[Work instruction 1]:
Answer these questions about the profile of Susan Ryder below.
(a) How did she meet her husband, Bill?
(b) For which community center did her Caring Kid program hold a Christmas toy collection?
(c) What is the focus of the Dovetail magazine issue she is presently working on?

[Quoted passage]:
IFFP Program Coordinator


Susan Ryder's life has taken her from a Jewish conservative/orthodox family in the South during Klu Klux Klan days to Manhattan in the '60s and early '70s, brief stints in London and Florida, to a macrobiotic study house in Baltimore and then married life in the Washington suburbs. During that time she worked in advertising agencies and ran an assemblyman's constituent office in NYC, explored many New Age ideas and religions, met (by blind date!) and married a very wonderful man, Bill, (who happened to be raised Catholic) from the DC area. They both read widely on religion and spirituality, and like camping, hiking, traveling, and the beach, and have three grown sons and a large extended family incorporating several religions.

By choice, she was mainly a stay-at-home mom, very involved in school and community volunteer activities. She organized and ran a Caring Kid program that worked with shelters, soup kitchens and held a Christmas toy collection for the Mother Dear Community Center in DC for eight years. She also founded and facilitated a women's peace organization that held dialogues between American Jewish women and Muslim and Arab women. Eventually she worked as the facilitator and coordinator of craft shows at the Audubon Society in Chevy Chase and for many years operated a home day care business.

She is presently working on an issue of Dovetail magazine that focuses on Muslim interfaith families and includes interviews with couples as well as imams.

Dataset excerpts
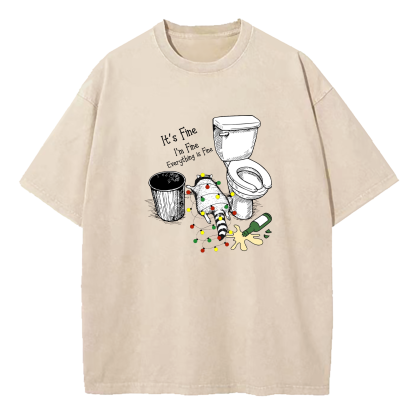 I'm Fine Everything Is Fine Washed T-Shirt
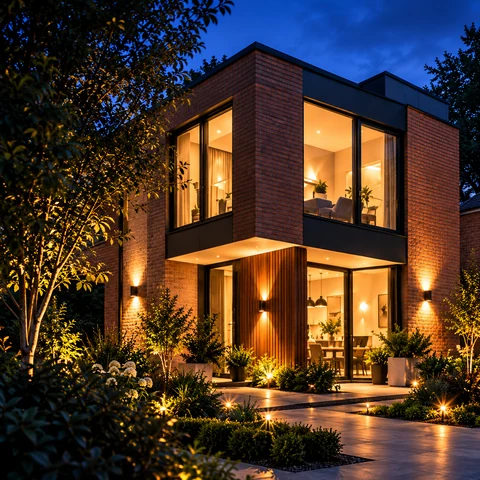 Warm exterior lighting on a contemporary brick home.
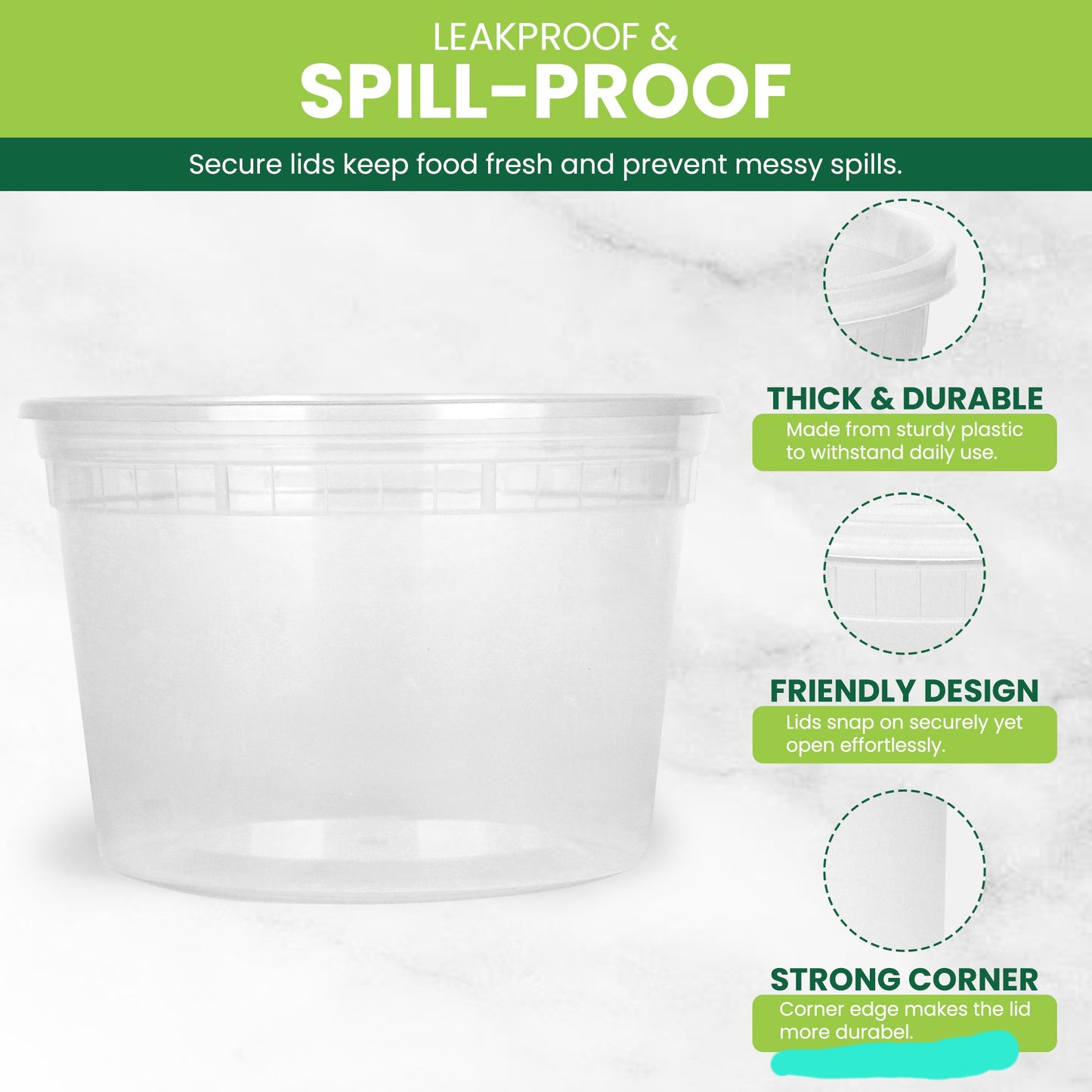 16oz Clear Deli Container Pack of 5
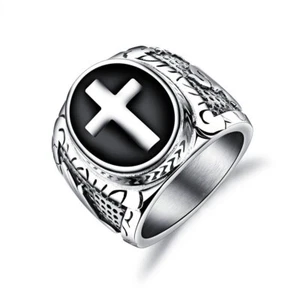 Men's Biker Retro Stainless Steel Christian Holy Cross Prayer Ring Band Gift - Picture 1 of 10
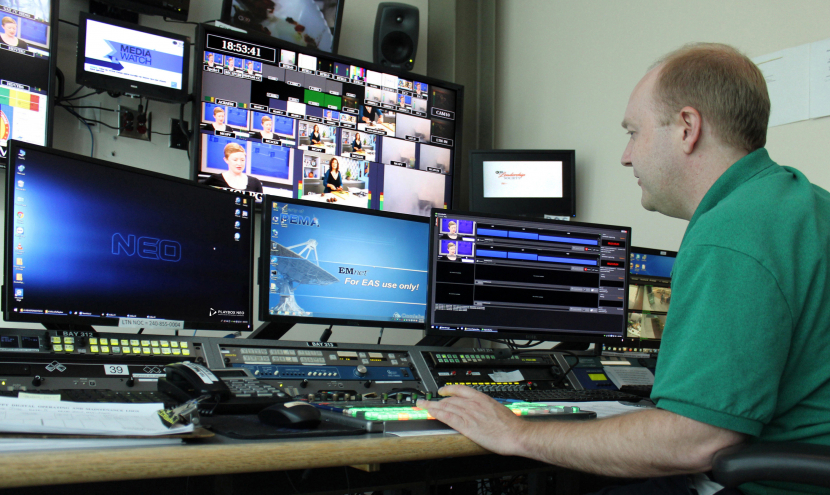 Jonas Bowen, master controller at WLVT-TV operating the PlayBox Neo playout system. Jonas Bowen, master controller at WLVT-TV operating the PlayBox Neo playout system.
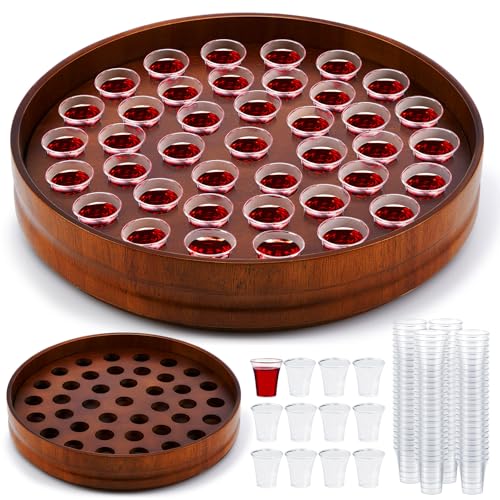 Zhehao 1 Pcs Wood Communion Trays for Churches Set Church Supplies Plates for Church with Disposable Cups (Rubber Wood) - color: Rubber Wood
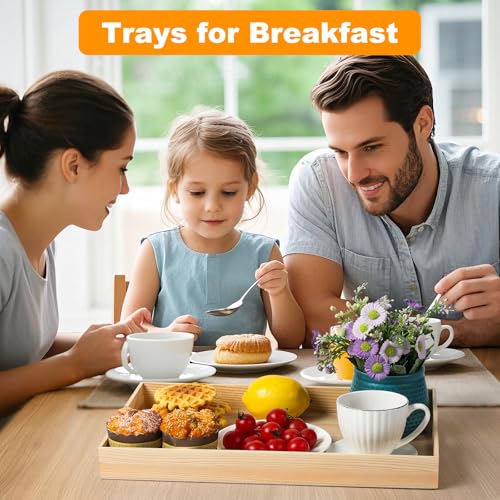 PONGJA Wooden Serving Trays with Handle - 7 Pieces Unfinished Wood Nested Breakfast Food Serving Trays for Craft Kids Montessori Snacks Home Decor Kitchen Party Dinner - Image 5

[Work instruction 2]: Set down all seven dataset entries above, each one word for word and in its original order. Leave the pictures out.

[Task output 1]:
(a) She met him on a blind date.
(b) The Mother Dear Community Center in DC.
(c) Muslim interfaith families.

[Task output 2]:
 I'm Fine Everything Is Fine Washed T-Shirt
 Warm exterior lighting on a contemporary brick home.
 16oz Clear Deli Container Pack of 5
 Men's Biker Retro Stainless Steel Christian Holy Cross Prayer Ring Band Gift - Picture 1 of 10
 Jonas Bowen, master controller at WLVT-TV operating the PlayBox Neo playout system. Jonas Bowen, master controller at WLVT-TV operating the PlayBox Neo playout system.
 Zhehao 1 Pcs Wood Communion Trays for Churches Set Church Supplies Plates for Church with Disposable Cups (Rubber Wood) - color: Rubber Wood
 PONGJA Wooden Serving Trays with Handle - 7 Pieces Unfinished Wood Nested Breakfast Food Serving Trays for Craft Kids Montessori Snacks Home Decor Kitchen Party Dinner - Image 5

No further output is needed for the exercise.